Bosch, together with the Karlsruhe Institute of Technology (KIT) and the chemicals company BASF, has successfully produced the first-ever 3D printed microreactor made using technical ceramics. Microreactors are devices for housing chemical reactions, and in terms of heat, stability, and corrosion, few materials can withstand the extreme conditions caused by these high-temperature chemical reactions.
“To control and monitor a chemical reaction, a reactor needs to have hardness, heat resistance, and complex structures inside,” said Klaus Prosiegel, sales manager at the Bosch startup, Advanced Ceramics, based in southern Germany. “3D printed technical ceramics bring these excellent properties to the table.”

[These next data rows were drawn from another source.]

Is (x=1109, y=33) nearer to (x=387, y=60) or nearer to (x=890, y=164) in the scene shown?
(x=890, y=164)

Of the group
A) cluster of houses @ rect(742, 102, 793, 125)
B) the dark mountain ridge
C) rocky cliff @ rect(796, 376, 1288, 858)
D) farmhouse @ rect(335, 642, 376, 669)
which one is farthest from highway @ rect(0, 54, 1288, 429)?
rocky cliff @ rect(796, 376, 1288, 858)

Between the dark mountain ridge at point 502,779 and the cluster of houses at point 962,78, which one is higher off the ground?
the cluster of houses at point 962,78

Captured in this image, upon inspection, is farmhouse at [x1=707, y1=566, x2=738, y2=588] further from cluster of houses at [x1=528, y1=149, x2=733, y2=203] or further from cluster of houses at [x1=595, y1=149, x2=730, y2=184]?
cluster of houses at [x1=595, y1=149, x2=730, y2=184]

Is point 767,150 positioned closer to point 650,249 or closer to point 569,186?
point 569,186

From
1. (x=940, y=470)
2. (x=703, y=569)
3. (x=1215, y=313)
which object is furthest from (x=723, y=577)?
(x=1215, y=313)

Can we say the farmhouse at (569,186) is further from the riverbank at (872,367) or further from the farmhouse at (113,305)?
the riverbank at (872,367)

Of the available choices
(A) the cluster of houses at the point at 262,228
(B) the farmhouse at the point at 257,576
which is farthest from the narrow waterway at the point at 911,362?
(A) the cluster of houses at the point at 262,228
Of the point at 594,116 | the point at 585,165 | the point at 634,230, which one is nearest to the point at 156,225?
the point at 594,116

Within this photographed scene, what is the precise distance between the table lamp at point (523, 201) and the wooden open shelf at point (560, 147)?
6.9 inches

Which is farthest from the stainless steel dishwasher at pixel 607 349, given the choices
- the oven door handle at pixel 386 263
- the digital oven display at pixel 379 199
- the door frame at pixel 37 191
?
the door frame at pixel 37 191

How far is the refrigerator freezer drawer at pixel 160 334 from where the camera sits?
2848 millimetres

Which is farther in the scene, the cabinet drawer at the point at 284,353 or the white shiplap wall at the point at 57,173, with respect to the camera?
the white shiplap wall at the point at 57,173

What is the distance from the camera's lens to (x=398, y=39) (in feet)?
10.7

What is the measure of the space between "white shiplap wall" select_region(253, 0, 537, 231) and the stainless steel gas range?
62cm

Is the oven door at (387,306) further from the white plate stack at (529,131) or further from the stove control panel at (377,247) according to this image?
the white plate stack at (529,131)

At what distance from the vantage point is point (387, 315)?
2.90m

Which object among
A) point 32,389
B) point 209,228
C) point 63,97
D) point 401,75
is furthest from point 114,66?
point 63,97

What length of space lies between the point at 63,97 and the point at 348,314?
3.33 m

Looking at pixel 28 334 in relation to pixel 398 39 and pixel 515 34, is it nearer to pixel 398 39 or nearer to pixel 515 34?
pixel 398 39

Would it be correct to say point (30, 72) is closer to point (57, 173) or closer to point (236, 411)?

Bosch Advanced Ceramics is part of ‘grow’, Bosch’s in-house startup platform. With locations in Europe, the Middle East, Africa, Southeast Asia, India, China, Japan, North America, and South America, grow is the global home for startups within the technology company. Worldwide, the startup platform currently has ten projects in the incubation phase.

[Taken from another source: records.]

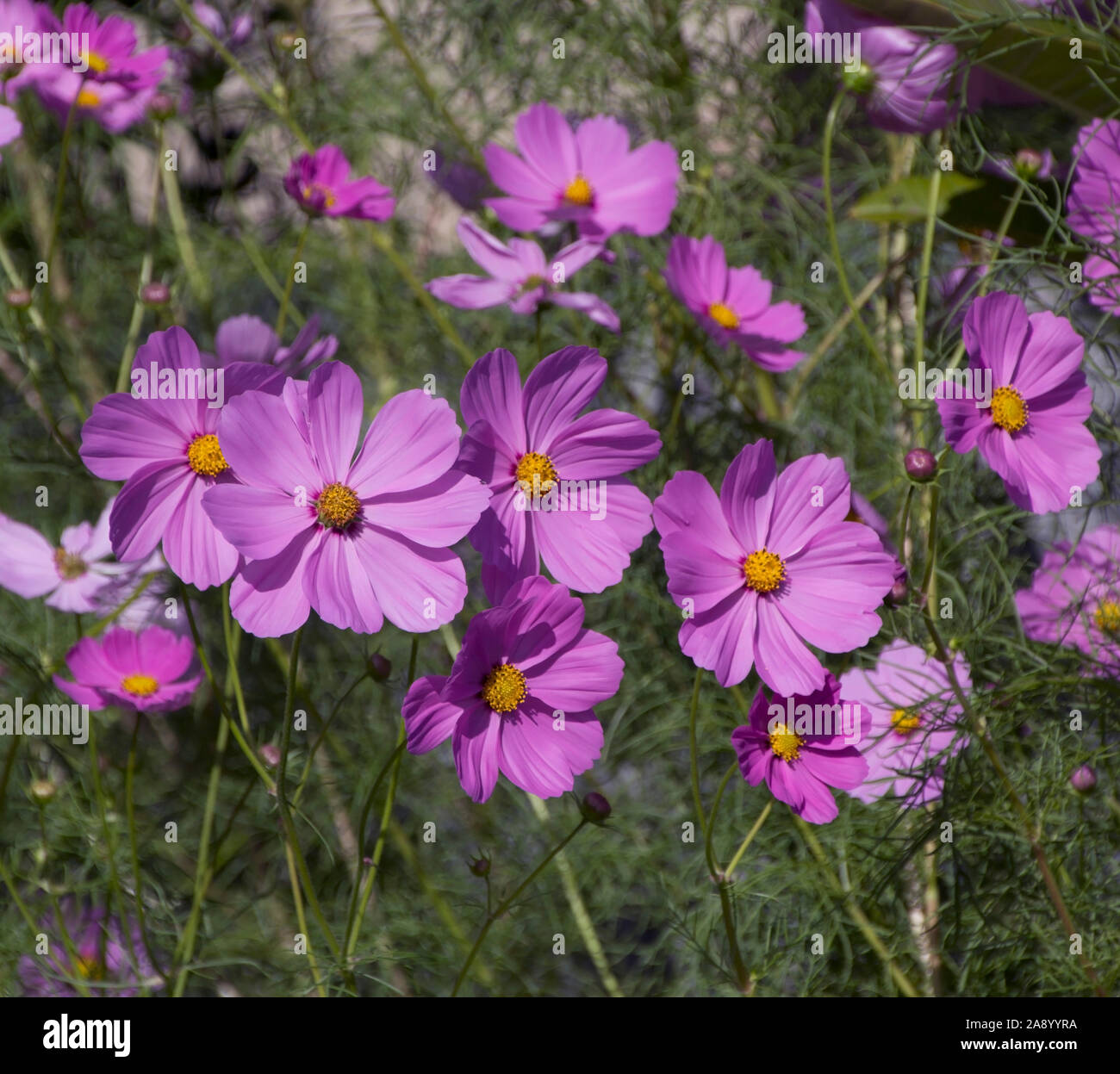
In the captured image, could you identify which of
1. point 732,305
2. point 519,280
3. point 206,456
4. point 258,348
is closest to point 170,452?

Technical ceramics are in demand in a wide range of industries, including in medicine, where it is used in bipolar scissors, which can cut tissue and stop bleeding at the same time. The electric current flowing through the two metallic halves of the scissors heats the tissue, and seals it. An insulator made of technical ceramics ensures that the two metallic blades do not cause a short circuit when the scissors are closed – making surgery faster and safer.
In energy technology, the extreme heat resistance and ion conductivity of technical ceramics makes them ideal for use in fuel-cell stacks, and other applications. In mobility, distance sensors that help with parking are also made of technical ceramics. Another area of application is grinders for fully automatic coffee machines, where the material’s extreme durability and hardness ensures that the grinding effect remains the same over time, with no material abrasion that could affect the taste of the coffee. “We have products on the market in all these areas,” said Prosiegel.
Bosch Advanced Ceramics was aware that technical ceramics are also very well suited for chemical reactions. “The challenge, however, was to find a process that was capable of producing the complex structures inside a ceramic reactor,” said Prosiegel. To solve this task, the startup’s team of ten combined two of the company’s core competencies – technical ceramics and 3D printing. “We’ve successfully employed 3D printing to produce ceramic components that can’t be made by conventional means,” said Prosiegel.
BASF is now using this microreactor for basic research applications – since it allows for the monitoring of chemical reactions under ideal temperature conditions. Furthermore, it requires fewer raw materials, and less energy, compared to large reactors. Experts are able to analyze these small-scale results and extrapolate them for large-scale implementation. “This is just like a chef trying out a new recipe on a small scale first before putting the dish on the menu,” said Prosiegel.
The next step is to 3D print 10 – 20 more microreactors, with the same design, for BASF. Prosiegel predicts a promising future for technical ceramics – considering the conceivable further potential applications in the chemicals sector. “After all, almost every laboratory crucible is made of technical ceramics.”